Task goal: Reproduce the clickstream passage from "Figure 6: The" up to and including "individual user’s clickstream.", substituting "mixed together" for "intermingled".

START Document extract

In order to receive this clickstream data, you need to embed some tracking software into your website that collects the clickstream events and forwards it to you for analysis. These tags are typically small pieces of JavaScript that capture user behavior at the individual level using personally identifiable data such as IP addresses and cookies. Every time a user clicks on a tagged website, the tracking software detects the event and forwards that information in JSON format to a collection endpoint via an HTTP POST request.

An example of such a JSON object generated by such a tracking library is shown below in Listing 1. As you can see, these clickstream events can contain a lot of information that needs to be aggregated, filtered, and enriched before it can be consumed for generating insights.

{
   "app_id":"gottaeat.com",
   "platform":"web",
   "collector_tstamp":"2021-08-17T23:46:46.818Z",
   "dvce_created_tstamp":"2021-08-17T23:46:45.894Z",
   "event":"page_view",
   "event_id":"933b4974-ffbd-11eb-9a03-0242ac130003",
   "user_ipaddress":"206.10.136.123",
   "domain_userid":"8bf27e62-ffbd-11eb-9a03-0242ac130003",
   "session_id":"7",
   "page_url":"http://gottaeat.com/menu/shinjuku-ramen/zNiq_Q8-TaCZij1Prj9GGA"
   ...
}

Listing 1: An example clickstream event containing personally identifiable information.

There can be potentially hundreds of active JavaScript trackers at any given time, each of which are collecting the clickstream events for an individual visitor on the company’s website. These events are forwarded to a single tag collector that publishes them directly into a Pulsar topic.

Figure 6: The trackers collect the clickstream event for a single user and forward them to a single collector. This results in the data from multiple users getting interwoven inside the topic, since the events are published as soon as they are received.

As you can see from Figure 6, since these JavaScript tags don’t coordinate with one another, the clickstream data from multiple users ends up getting intermingled within your Pulsar topic. This poses a big problem because we can only perform behavioral analytics on an individual user’s clickstream.

Identity Stitching

In order to properly analyze the data, the raw clickstream events first need to be grouped together for each individual user to ensure that we have a complete picture of their interactions in the order they occurred. This process of reconstructing each user's clickstream from the commingled data is known as identity stitching. It is done by correlating clickstream events together based upon as many of a user’s unique identifiers as possible.

This is a perfect use case for the Key_Shared subscription because you need to process each individual user's complete stream of events in the order they occurred, so you need stream data processing semantics. At the same time, you also need to scale out this processing to match the traffic on your company website. As we shall see, Pulsar’s Key_Shared subscription allows you to do both.

In order to reconstitute each user's clickstream, we will use the domain_userid field inside the clickstream event, which is a unique identifier generated by the JavaScript tag. This field is a randomly generated universally unique identifier (UUID) that uniquely identifies each user. Therefore we know that all clickstream events with the same domain_userid value belong to the same user. As you shall see, we will use this value to have Pulsar’s Key_Shared subscription to group all of the user’s events together for us.

END Document extract
START Given information

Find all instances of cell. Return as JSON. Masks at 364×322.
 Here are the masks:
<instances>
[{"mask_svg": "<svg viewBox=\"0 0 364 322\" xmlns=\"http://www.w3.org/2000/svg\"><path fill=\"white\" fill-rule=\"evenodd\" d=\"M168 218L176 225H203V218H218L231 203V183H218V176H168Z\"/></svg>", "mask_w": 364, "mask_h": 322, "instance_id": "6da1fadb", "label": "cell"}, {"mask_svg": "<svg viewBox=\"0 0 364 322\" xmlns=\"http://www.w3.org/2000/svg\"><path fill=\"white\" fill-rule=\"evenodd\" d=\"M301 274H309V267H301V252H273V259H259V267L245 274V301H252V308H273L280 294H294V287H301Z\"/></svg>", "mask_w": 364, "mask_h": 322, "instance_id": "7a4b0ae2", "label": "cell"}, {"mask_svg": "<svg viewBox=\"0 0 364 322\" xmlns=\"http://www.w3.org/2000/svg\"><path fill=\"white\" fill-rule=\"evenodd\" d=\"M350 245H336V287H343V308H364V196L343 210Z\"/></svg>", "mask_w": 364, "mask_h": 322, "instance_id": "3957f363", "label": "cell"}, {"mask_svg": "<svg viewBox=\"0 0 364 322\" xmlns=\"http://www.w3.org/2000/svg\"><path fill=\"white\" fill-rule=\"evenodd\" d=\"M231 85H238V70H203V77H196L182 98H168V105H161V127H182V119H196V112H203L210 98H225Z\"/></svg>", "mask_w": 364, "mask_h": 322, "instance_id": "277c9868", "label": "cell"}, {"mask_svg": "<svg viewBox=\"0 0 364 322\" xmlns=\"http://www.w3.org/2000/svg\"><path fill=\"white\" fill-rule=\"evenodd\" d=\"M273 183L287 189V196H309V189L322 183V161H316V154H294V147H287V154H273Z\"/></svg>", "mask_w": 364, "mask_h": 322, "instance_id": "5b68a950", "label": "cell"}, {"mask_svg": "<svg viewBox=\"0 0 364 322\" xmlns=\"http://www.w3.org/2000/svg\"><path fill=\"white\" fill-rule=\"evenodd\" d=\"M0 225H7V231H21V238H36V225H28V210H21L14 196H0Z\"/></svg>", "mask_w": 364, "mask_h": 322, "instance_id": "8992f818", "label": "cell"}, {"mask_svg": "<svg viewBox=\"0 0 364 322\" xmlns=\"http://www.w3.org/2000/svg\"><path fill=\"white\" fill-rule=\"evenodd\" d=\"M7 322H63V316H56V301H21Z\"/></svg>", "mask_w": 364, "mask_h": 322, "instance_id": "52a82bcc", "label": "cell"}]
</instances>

END Given information

Answer below:
Figure 6: The trackers collect the clickstream event for a single user and forward them to a single collector. This results in the data from multiple users getting interwoven inside the topic, since the events are published as soon as they are received.

As you can see from Figure 6, since these JavaScript tags don’t coordinate with one another, the clickstream data from multiple users ends up getting mixed together within your Pulsar topic. This poses a big problem because we can only perform behavioral analytics on an individual user’s clickstream.